Брикций расхохотался и, повернувшись к отряду, изобразил растерянно-умиленное выражение, явившееся на лице Конана в тот момент, когда женщина упала к его ногам. Грянул всеобщий ответный смех, женщина вздрогнула и разрыдалась еще горше! Конан сверкнул на Брикция яростным взглядом, хотел было подскочить к нему и треснуть как следует, но замешкался — у него на руках бессильно висела плачущая женщина — и, к тому же, его опередили. Айстульф, обычно такой незлобливый! — вдруг метнулся к Брикцию и нанес ему два коротких удара: в живот и в челюсть. Смех оборвался… Брикций медленно поднялся, откашлялся, презрительно плюнул под ноги Айстульфу и поковылял в свой шатер.

Инцидент был исчерпан.

— Как зовут тебя? — спросил Конан женщину.

— Оленя. Вдова я, — всхлипнула она, опять пытаясь повалиться ему в ноги. — Муж охотником был, волколюды задрали его! Дочка у меня была единственная! И ее нелюди сманили, украли! Ребятишки видели, как ее увели, тревогу подняли, а их уж и след простыл… Околдовали ее, сама не пошла бы! Она у меня умненькая! Сладушкой зовут ее… Сироты мы горькие… Некому за нас заступиться! Помоги, чужеземец! Я знаю: ты сильный воин, князь за тобой посылал, ты все можешь… Мне без нее не жить! Помоги! Верни мне дочку!

Конан помрачнел, стиснул зубы… Потом опасливо спросил:

— Ты думаешь, она еще жива?

— Жива! Жива! Я знаю… Я чувствую! Я же мать! — встрепенулась женщина. — Я все всегда про нее чувствую… Жива она! Помоги мне, чужеземец… Рабой твоей буду навеки!

 

 

— Я сделаю… Все, что в моих силах, и еще больше! Клянусь! И, если она жива и будет жива, я найду ее! — решительно сказал Конан.

— И я тоже буду искать ее! И сделаю все, что смогу!

Айстульф не сводил сияющих глаз с красавицы, Конан снова нахмурился, но Айстульф не заметил — для него сейчас не существовало ничего, кроме этой женщины! И Конан решил не ругать его… Раз уж Айстульф Брикция из-за нее побил!

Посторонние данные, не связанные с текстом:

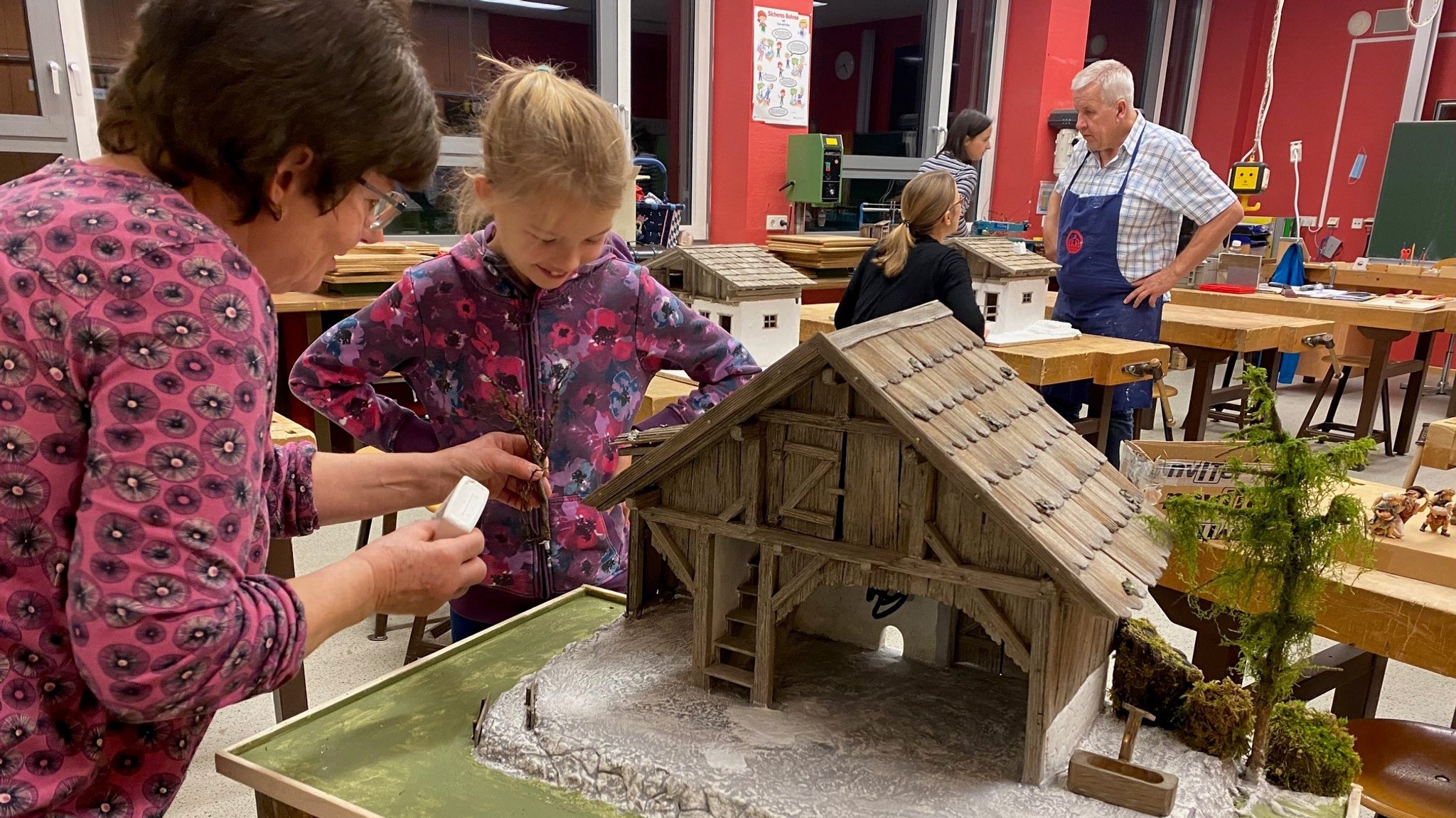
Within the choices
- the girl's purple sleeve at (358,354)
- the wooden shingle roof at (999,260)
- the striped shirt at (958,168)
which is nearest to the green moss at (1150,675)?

— Ты скажи только, — продолжал Айстульф с бесконечной нежностью в голосе, — у твоей дочери такие же глаза, как у тебя? Если такие же — я сразу ее узнаю!

Женщина покраснела, потупилась.

— Нет, глазки у Сладушки — в мою матушку — голубенькие, как незабудочки… Как у тебя, воин!

Окончательно смутившись, она вдруг быстро поклонилась Конану и, подхватив юбки, опрометью бросилась из лагеря наемников! Айстульф, как зачарованный, смотрел ей вслед…

Сзади раздался сухой, язвительный смех Брикция.

 

Глава четвертая

 

В древние времена капища Двуликой богини ставились на кромке леса, в окружении деревьев, на солнечных опушечках, но со времен княжения Лагоды, с начала вражды с волколюдами, к Лесу даже жрицы Двуликой приближаться не смели, а капища перенесли: главное, то, где у идола зубы и ресницы были из чистого золота, — к реке, чуть не под самые стены Гелона, а мелкие — в низины тенистые, поросшие молодыми, непригодными для рубки деревцами.